Placés sous le thème :  »le syndicalisme indépendant et le démantèlement des droits et libertés des travailleurs », cette réunion se tient, selon le Secrétaire Général de l’UNSIT, SENOUVO Vissikou, dans un contexte international et national marqué par la  »primauté de la force sur le droit, pour des boulimies de pouvoirs divers, au détriment du droit qui bride la force pour la justice, pour la justice sociale ».
Pour corroborer le choix de ce thème, le syndicat s’appuie d’une part sur les  »génocides à Gaza et à Goma en RDC », l’enlèvement du couple présidentiel vénézuélien et l’offensive contre le droit de grève ; et d’autre part, sur le contexte national marqué par une vague de  »révisions liberticides et unilatérales » pour affaiblir la protection des travailleurs et leurs organisations.

 »Il n’est pas surprenant qu’une fois le terreau de la régression sociale ainsi préparé, on sort du haut-de-forme gouvernemental le lapin d’un postiche projet de Pacte de stabilité sociale pour une croissance inclusive qui n’est qu’une trêve sociale renommée et habillée pour abuser les travailleurs.
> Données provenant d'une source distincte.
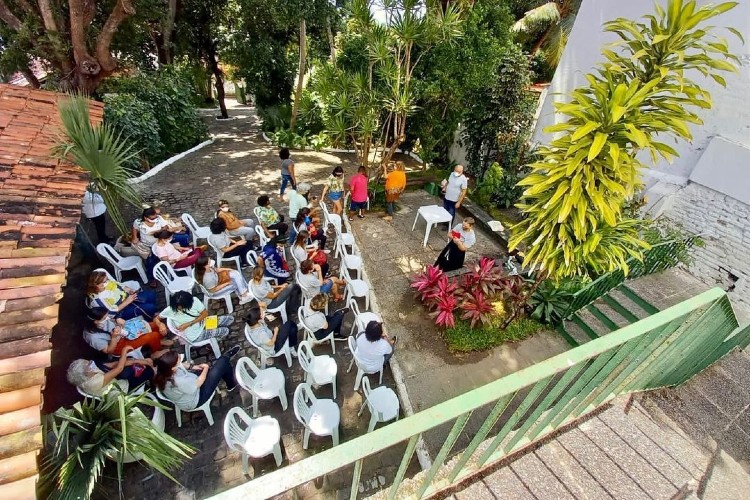 Segunda Edi&ccedil;&atilde;o do "Guia Criatura" acontece nesta sexta-feira (4), e estima realizar mais 600 atendimentos gratuitos./Divulga&ccedil;&atilde;o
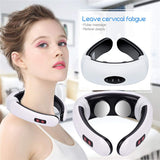 Electric Neck Massager Pulse Back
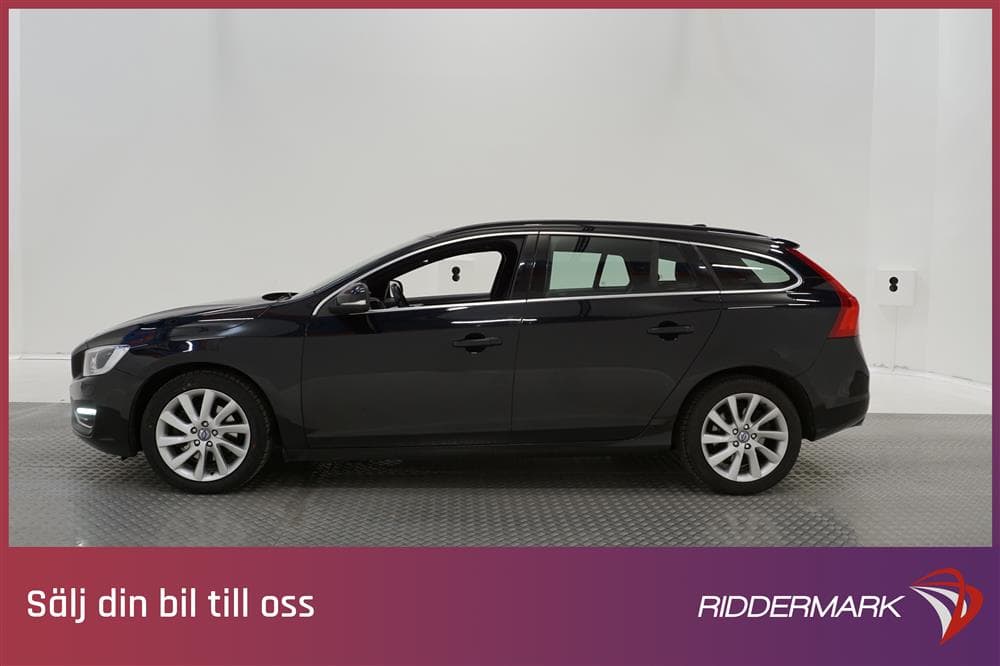 Volvo V60 D4 181hk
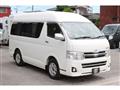 2012 Toyota Hiace Van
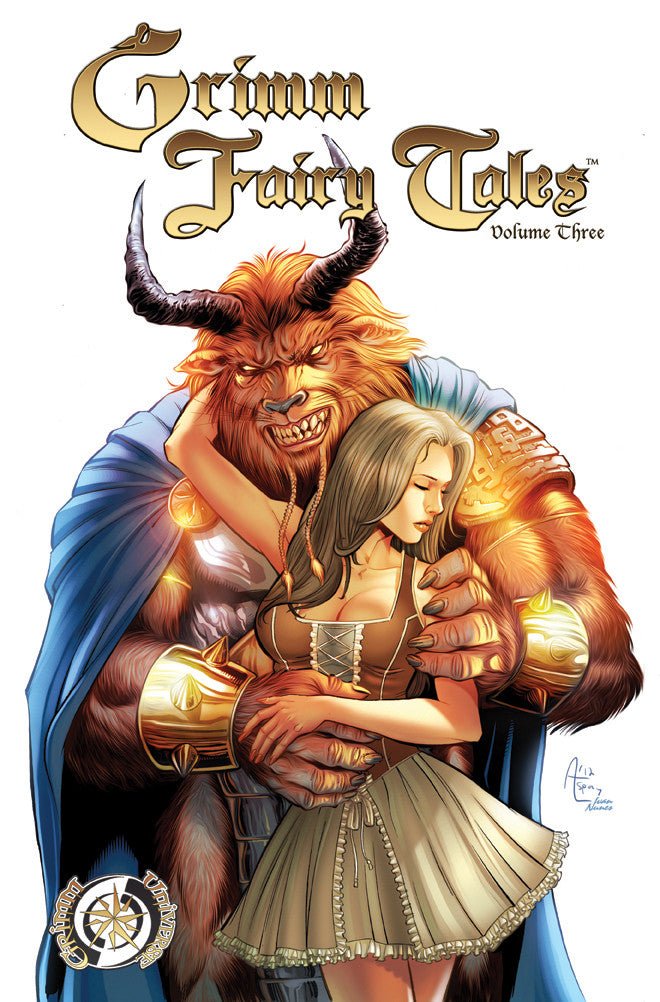 Fairy Tale Ruff Grimm Fairy Tales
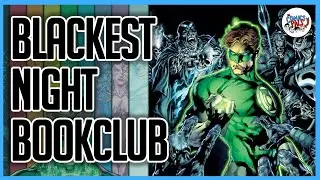 Blackest Night | The Comics Pals Book Club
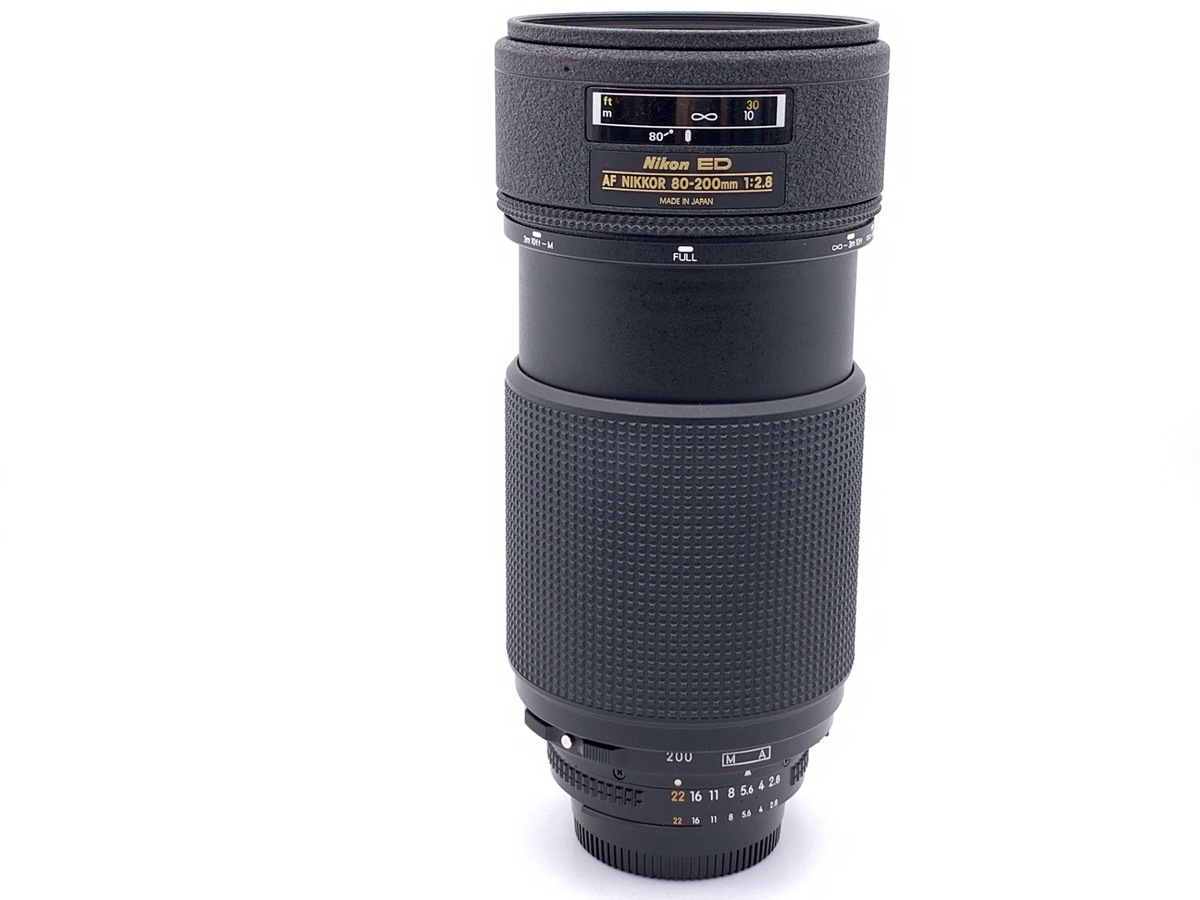 中古：B(並品)】ニコン AF 80-200mm F2.8 ED | 2415250405785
L’UNSIT ne laissera pas passer ce cheval de Troyes porteur des plans de famines, plans mortifères de Bretton Woods pour notre pays qui étouffe sous la charge de la dette, conséquence de la mauvaise gouvernance et de la corruption », a mentionné le Secrétaire Général de l’UNSIT, dans son mot de bienvenue.
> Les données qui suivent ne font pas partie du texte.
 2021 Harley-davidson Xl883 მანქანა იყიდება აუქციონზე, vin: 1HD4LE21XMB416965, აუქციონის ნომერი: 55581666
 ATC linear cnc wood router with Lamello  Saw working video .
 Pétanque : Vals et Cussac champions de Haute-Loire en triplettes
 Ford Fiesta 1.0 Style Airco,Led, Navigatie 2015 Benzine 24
Le Conseil National du Patronat du Togo (CNP/T) a salué son invitation à ce congrès comme un signe de l’importance accordée au dialogue entre les partenaires sociaux, dialogue indispensable à la construction d’un environnement de travail harmonieux et productif.
 »Le thème retenu interpelle l’ensemble des acteurs du monde du travail. Il nous rappelle que la protection des droits des travailleurs et la pérennité des entreprises reposent sur des valeurs communes: le respect mutuel, la responsabilité et le dialogue sincère. En effet, il n’y a pas d’entreprise forte sans travailleurs respectés, et il n’y a pas de protection sociale durable sans entreprises performantes », a indiqué Madame KLUTSE Kékéli, responsable des affaires juridiques et sociales au Conseil National du Patronat du Togo.

De son côté, Madame TOTO Dzifa, représentante du Ministre de la fonction publique, du Travail et du Dialogue social, dans son discours d’ouverture des travaux, a souligné des mutations économiques; des impacts post-pandémie ; et des avancées technologiques comme l’intelligence artificielle, etc, qui fragilisent certains acquis sociaux. Elle a suggéré en conséquence, le renforcement des mécanismes de concertation.

Prévu pour deux jours, les 20 et 21 février, ce congrès ordinaire dont l’organisation a reçu un appui inestimable de la Régionale africaine de la Confédération syndicale internationale (CSI-Afrique) est un moment clé où le bureau va dresser son bilan d’activités, examiner les forces et faiblesses afin de donner de nouvelles orientations à la lutte syndicale.

Les travaux de ce 8e congrès vont se clôturer ce samedi par l’élection d’un nouveau bureau.